---------- Material supplied
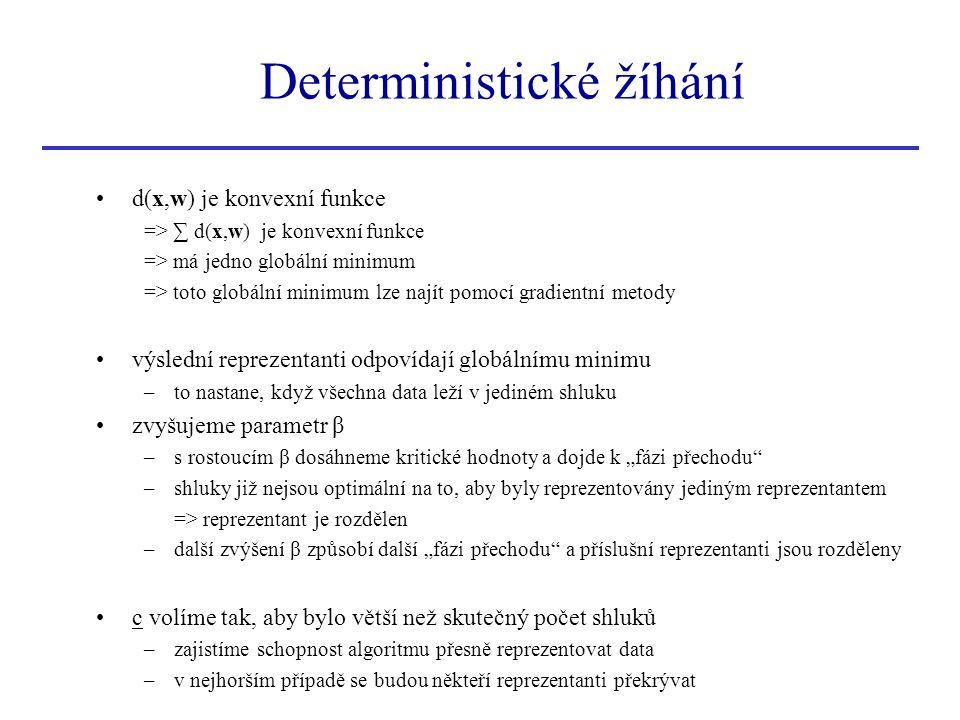 Deterministické žíhání d(x,w) je konvexní funkce => ∑ d(x,w) je konvexní funkce => má jedno globální minimum => toto globální minimum lze najít pomocí
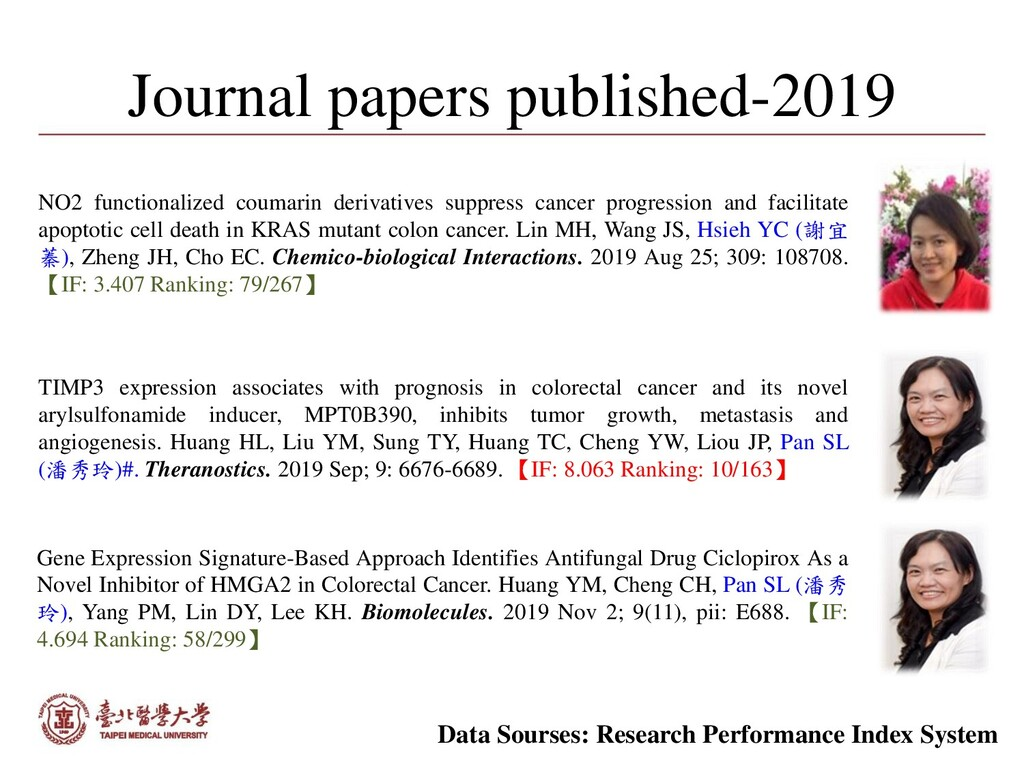 Journal papers published-2019 NO2 functionalize...
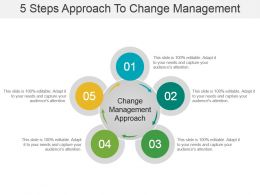 5 Steps Approach To Change Management Powerpoint Templates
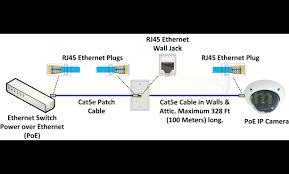 complex pioneer deh 3050ub wiring diagram pioneer cd usb mp3 auto Pioneer DEH -150MP Wiring-Diagram me � original ip camera ethernet wiring diagram camera poe cable wiring diagram wiring diagram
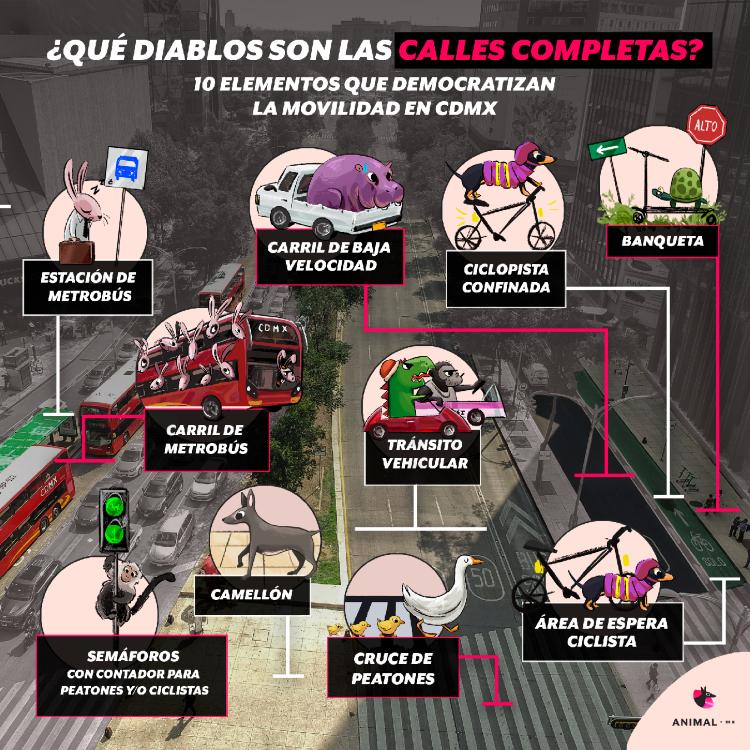 calles-completas-ciudad-movilidad-transporte-publico-seguridad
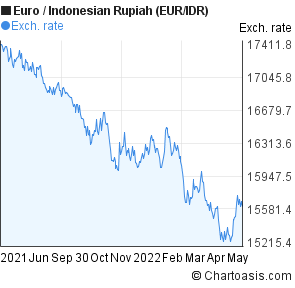 Euro to Indonesian Rupiah (EUR/IDR) forex chart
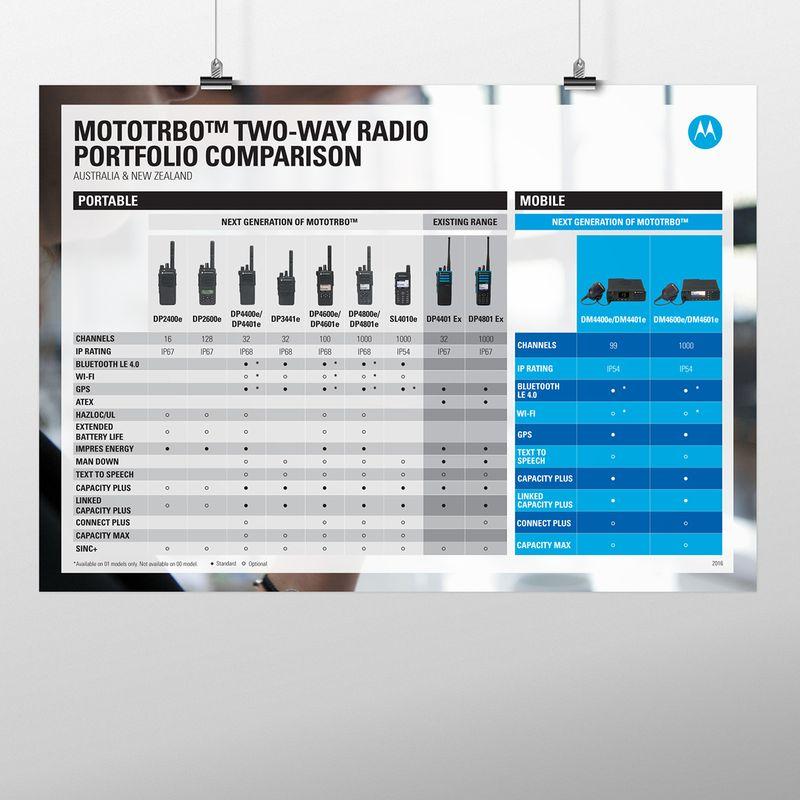 Product Comparison Poster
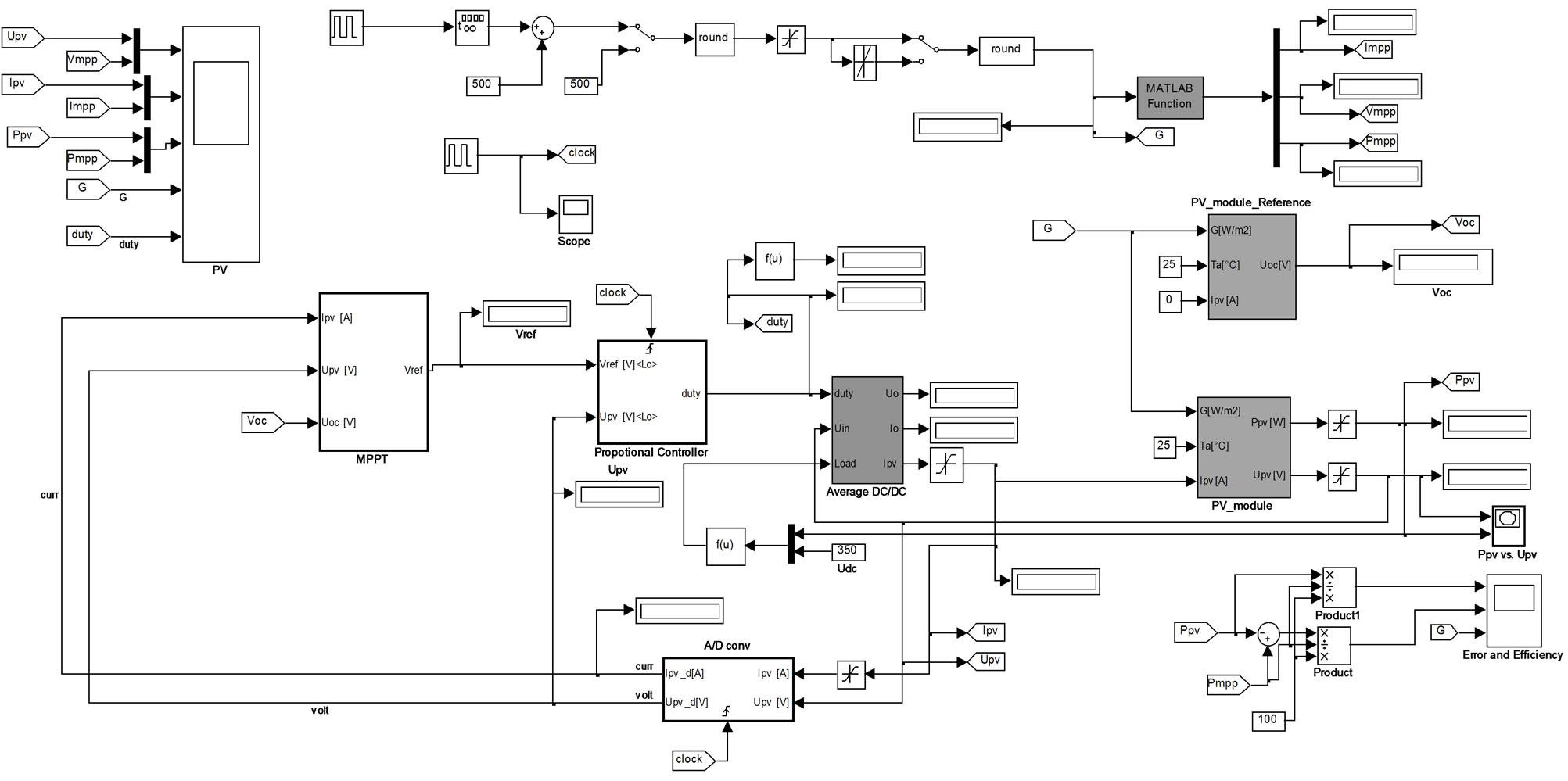 Real Time Implementation Of Solar Inverter With Novel Mppt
--------------------
Each record above should be retyped exactly, with no pictures carried over.

 Deterministické žíhání d(x,w) je konvexní funkce => ∑ d(x,w) je konvexní funkce => má jedno globální minimum => toto globální minimum lze najít pomocí
 Journal papers published-2019 NO2 functionalize...
 5 Steps Approach To Change Management Powerpoint Templates
 complex pioneer deh 3050ub wiring diagram pioneer cd usb mp3 auto Pioneer DEH -150MP Wiring-Diagram me � original ip camera ethernet wiring diagram camera poe cable wiring diagram wiring diagram
 calles-completas-ciudad-movilidad-transporte-publico-seguridad
 Euro to Indonesian Rupiah (EUR/IDR) forex chart
 Product Comparison Poster
 Real Time Implementation Of Solar Inverter With Novel Mppt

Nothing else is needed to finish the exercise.